Coles offers a different approach to those enterprise-wide, broad-brush, managerially-based reviews and reform. His model suggests taking a technocratic approach, in which subject-matter experts examine the issues in depth within a strictly limited area of concern.
And the model might be particularly suited to issues of high political interest. In this case, intense ministerial interest helped motivate Defence to solve the problem and not simply to bury it. Indeed, there’s little to suggest Defence would’ve addressed this issue without direct ministerial intervention, just as the earlier problems with amphibious ships that Rizzo reviewed were seemingly overlooked. Both cases involved quantifiable problems that both ministers and taxpayers could see needed fixing and there was a set of metrics for measuring the success rate in addressing those problems.
But if Coles worked, why not simply repeat it using in-house staff? Consultants, so sceptics say, are simply people who borrow your watch to tell you the time. Defence has many smart people—surely they could do the same, or better? Well, Defence demonstrably can’t, or else they would’ve done it. Moreover, Defence doesn’t necessarily have a lot of spare subject-matter experts waiting around to undertake reviews. They all have day jobs. The ADF’s submariners are arguably some of the smartest people in Defence. If they found it impossible to address their own problems, it suggests insiders can’t.
Could the Australian National Audit Office (ANAO) undertake this function? The ANAO produces excellent reports that frequently delve into areas many departments wish they didn’t. However, ANAO staff are not subject-matter, technical experts in the esoteric disciplines found within Defence. Moreover, ANAO reports often focus on determining whether money was spent in the approved manner rather than whether it was well spent. Such reports highlight important issues but—again—if ANAO could do what Coles did they would surely have done it earlier.

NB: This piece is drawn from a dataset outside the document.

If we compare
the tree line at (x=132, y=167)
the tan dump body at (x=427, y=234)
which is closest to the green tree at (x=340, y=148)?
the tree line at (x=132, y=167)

The Coles model seems worthwhile instituting as a permanent series of continuous, rolling reviews into particularly worrying areas within Defence. But that would run the risk of diluting the impact of such enquiries and might simply become part of the landscape. Still. it doesn’t seem right to have to wait for major capabilities to fall over before getting serious, so a compromise needs to be found. One solution might be to extend the DMO gate review process into the post-delivery phase, with capability managers drawing on external expertise and, when necessary, commissioning out-sourced reviews which would aim at practical solutions to problems, with later follow-up studies to credibly verify if the reforms have worked. Even so, achieving success would need ministers to be interested and Defence to be motivated.
The impressive operational effectiveness gains and efficiency improvements the Coles review has brought are surely worth bringing to other areas of Defence.
Peter Layton is an independent researcher completing a PhD on grand strategy at UNSW. He has been an associate professor at the US National Defense University.